Below are some records. Quote exactly the lines from the one that contains "FREE ENTRY FOR ATTENDEES" through the last, both included, and leave out the pictures.

● ● ● ●

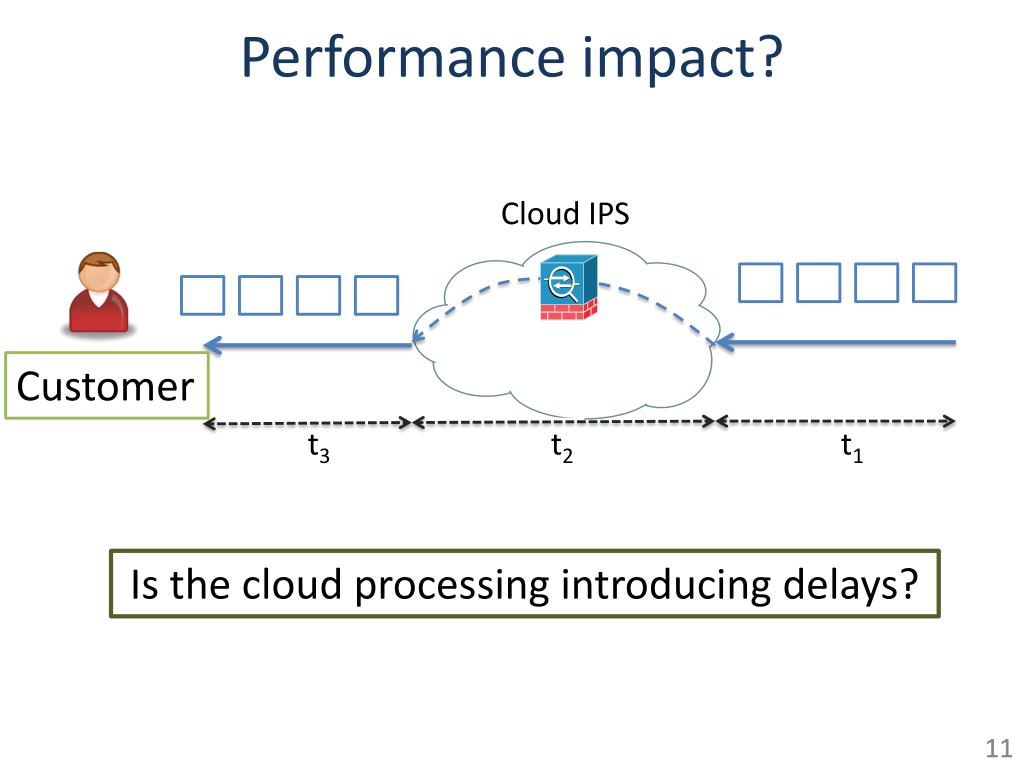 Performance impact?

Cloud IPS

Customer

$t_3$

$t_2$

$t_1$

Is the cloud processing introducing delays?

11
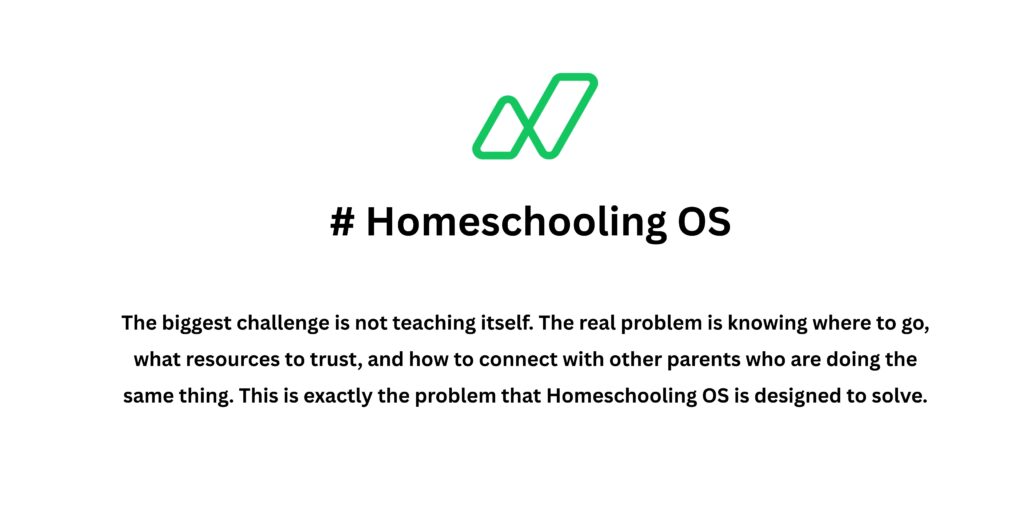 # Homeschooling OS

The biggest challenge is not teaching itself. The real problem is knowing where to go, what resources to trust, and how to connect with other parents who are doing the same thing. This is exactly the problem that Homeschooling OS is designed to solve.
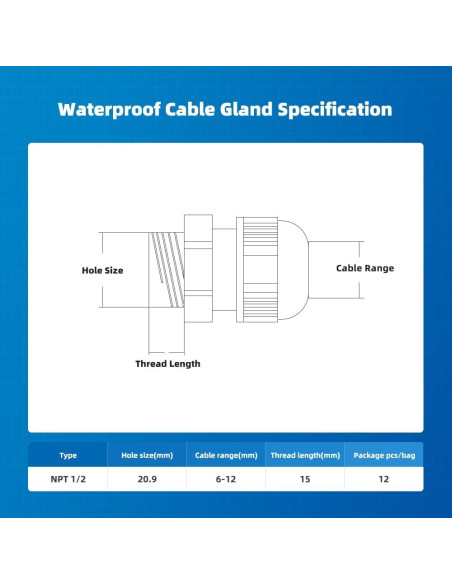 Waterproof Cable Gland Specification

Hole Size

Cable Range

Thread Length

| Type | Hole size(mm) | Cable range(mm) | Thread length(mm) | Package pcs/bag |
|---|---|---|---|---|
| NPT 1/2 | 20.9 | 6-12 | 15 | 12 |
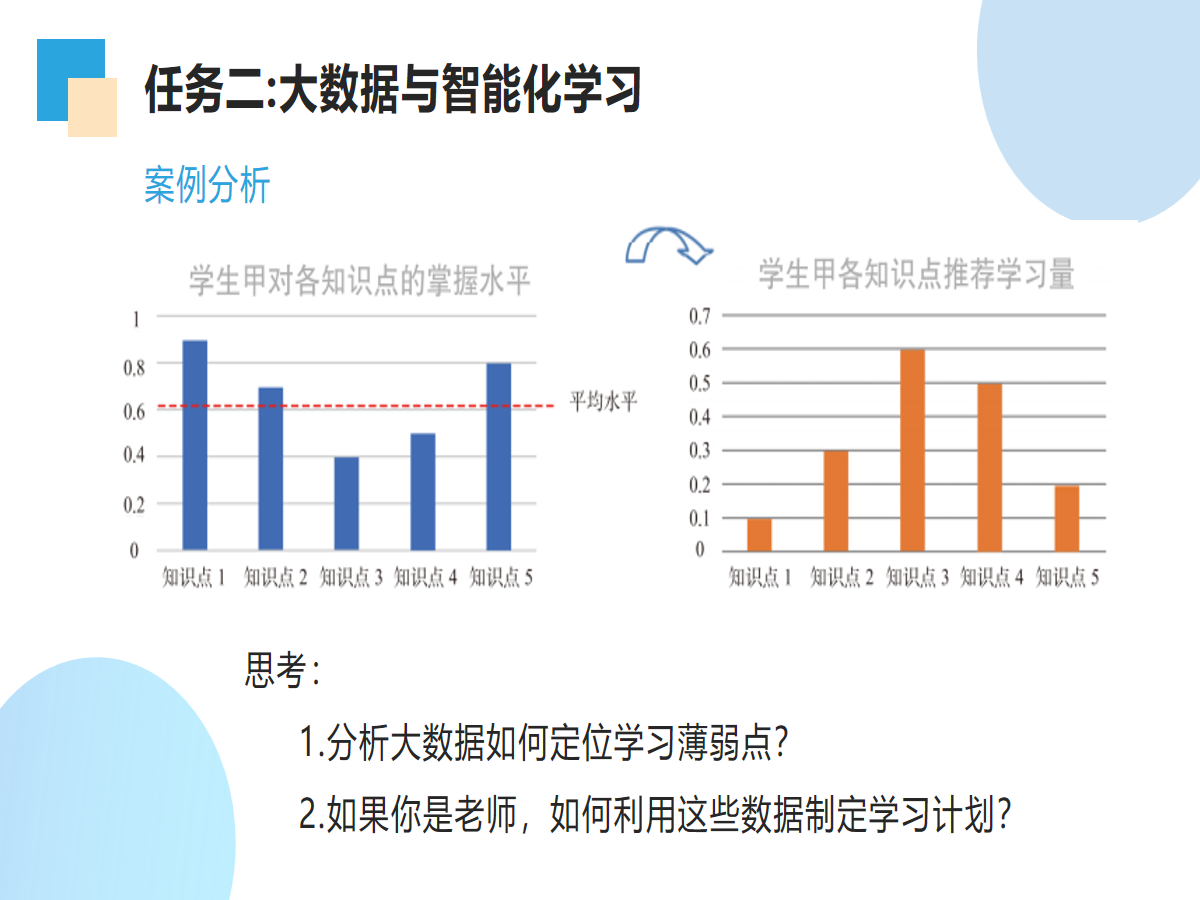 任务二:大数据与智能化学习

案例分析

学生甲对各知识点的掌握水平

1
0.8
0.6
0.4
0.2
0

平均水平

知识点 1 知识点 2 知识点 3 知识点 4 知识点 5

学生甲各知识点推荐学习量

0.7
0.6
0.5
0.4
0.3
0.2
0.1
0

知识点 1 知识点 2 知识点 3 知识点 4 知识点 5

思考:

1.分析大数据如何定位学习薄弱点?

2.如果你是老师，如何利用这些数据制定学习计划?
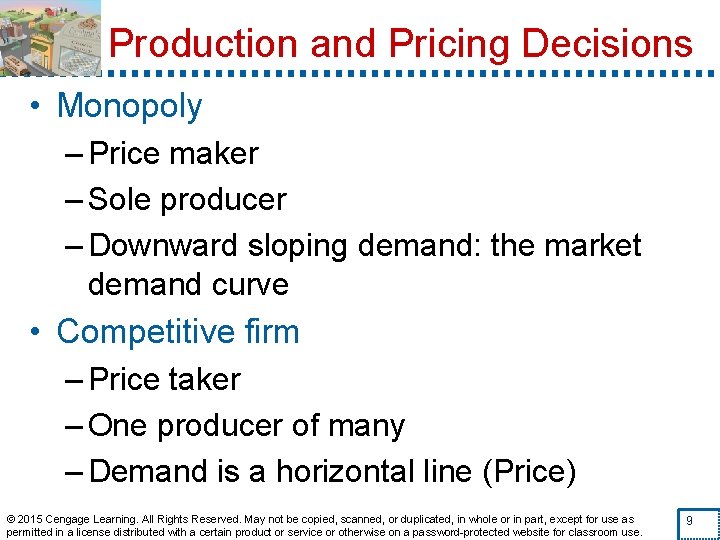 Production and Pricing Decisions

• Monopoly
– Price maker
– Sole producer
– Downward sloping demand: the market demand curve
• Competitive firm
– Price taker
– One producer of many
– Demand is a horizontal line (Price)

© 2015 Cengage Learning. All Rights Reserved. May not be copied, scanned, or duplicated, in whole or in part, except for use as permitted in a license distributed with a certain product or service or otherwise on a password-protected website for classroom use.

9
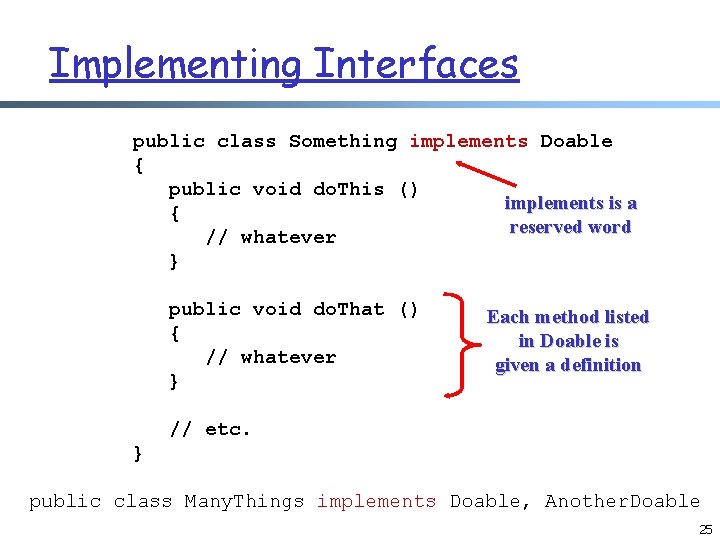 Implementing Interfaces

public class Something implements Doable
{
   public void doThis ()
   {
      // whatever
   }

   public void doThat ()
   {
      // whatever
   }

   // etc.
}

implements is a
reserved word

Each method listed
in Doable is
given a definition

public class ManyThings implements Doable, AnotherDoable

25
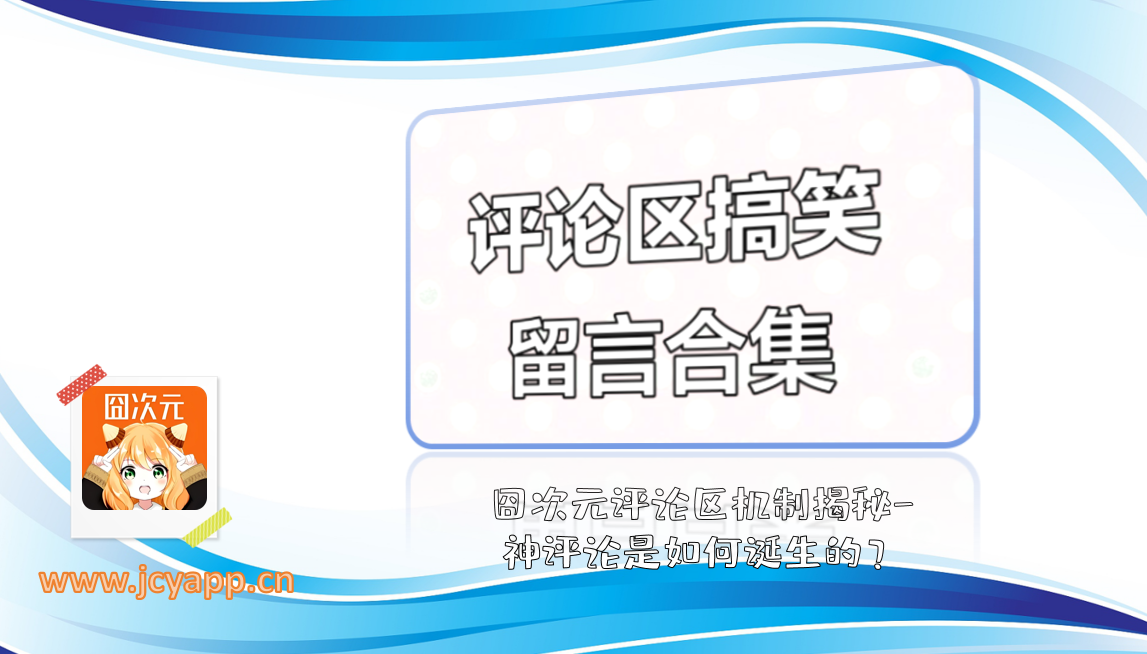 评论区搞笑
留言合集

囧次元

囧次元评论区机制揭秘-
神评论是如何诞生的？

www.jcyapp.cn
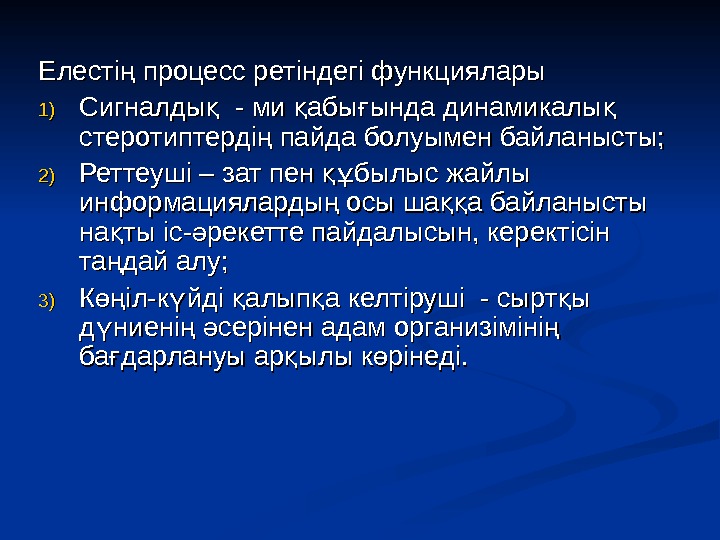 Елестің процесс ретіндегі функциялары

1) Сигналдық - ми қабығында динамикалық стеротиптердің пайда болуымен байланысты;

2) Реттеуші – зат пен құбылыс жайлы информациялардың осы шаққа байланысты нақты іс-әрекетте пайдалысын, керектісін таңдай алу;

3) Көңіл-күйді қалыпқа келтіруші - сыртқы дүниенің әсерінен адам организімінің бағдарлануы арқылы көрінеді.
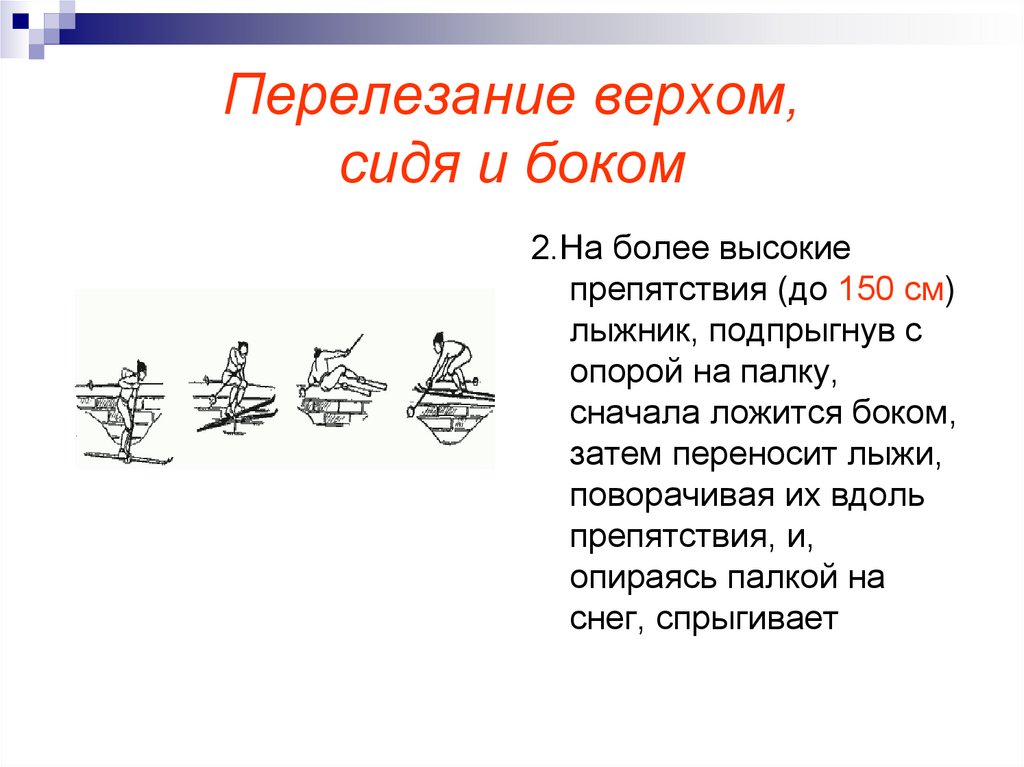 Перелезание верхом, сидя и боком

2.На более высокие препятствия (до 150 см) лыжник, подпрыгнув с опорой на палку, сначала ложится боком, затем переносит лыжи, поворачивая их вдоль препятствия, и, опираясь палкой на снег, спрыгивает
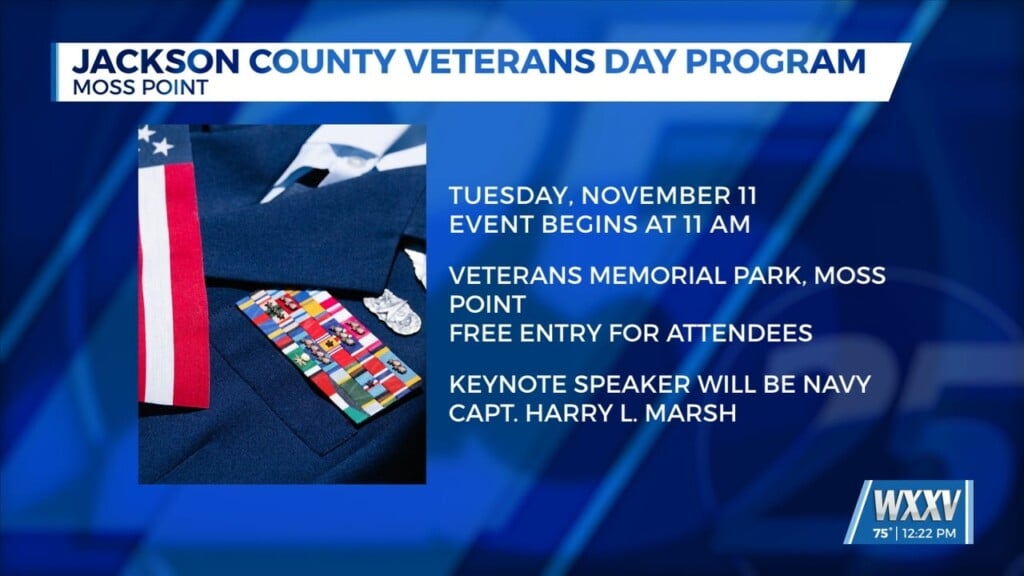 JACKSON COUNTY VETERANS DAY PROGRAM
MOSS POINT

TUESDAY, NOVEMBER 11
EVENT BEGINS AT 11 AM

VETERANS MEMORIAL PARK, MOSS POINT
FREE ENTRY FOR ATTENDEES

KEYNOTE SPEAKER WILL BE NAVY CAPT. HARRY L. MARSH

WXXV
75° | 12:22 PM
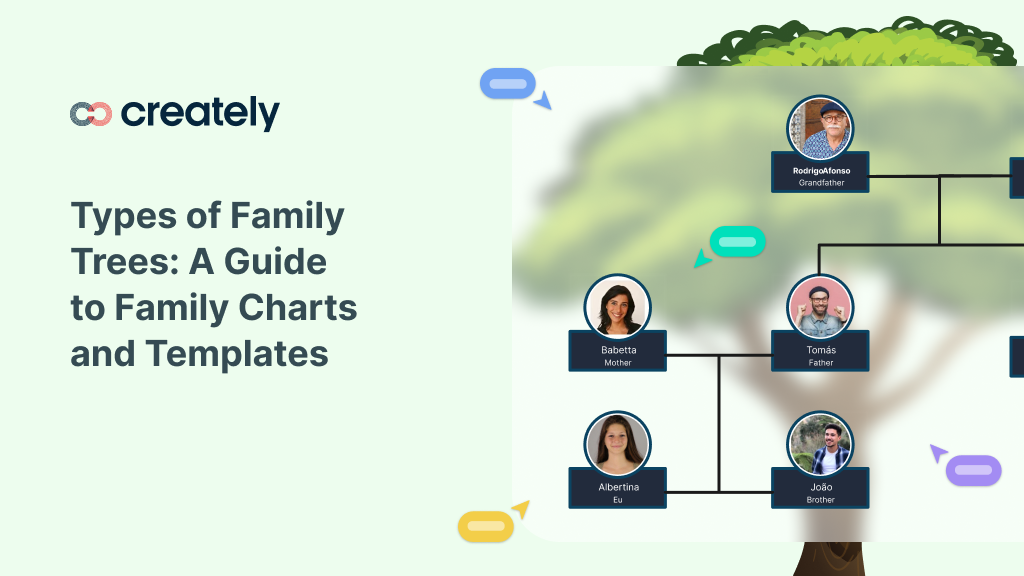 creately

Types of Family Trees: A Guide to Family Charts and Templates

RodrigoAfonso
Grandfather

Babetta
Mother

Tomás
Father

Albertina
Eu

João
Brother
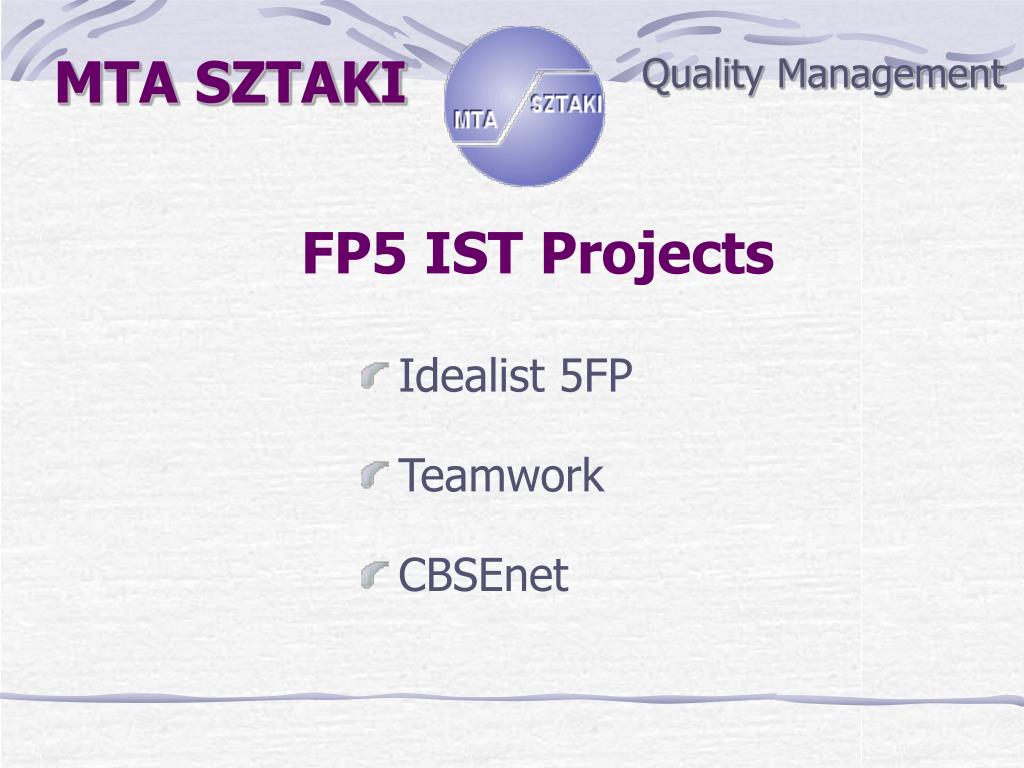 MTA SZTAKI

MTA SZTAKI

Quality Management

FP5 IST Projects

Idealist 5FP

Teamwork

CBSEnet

● ● ● ●

Response to the exercise
FREE ENTRY FOR ATTENDEES

KEYNOTE SPEAKER WILL BE NAVY CAPT. HARRY L. MARSH

WXXV
75° | 12:22 PM
 creately

Types of Family Trees: A Guide to Family Charts and Templates

RodrigoAfonso
Grandfather

Babetta
Mother

Tomás
Father

Albertina
Eu

João
Brother
 MTA SZTAKI

MTA SZTAKI

Quality Management

FP5 IST Projects

Idealist 5FP

Teamwork

CBSEnet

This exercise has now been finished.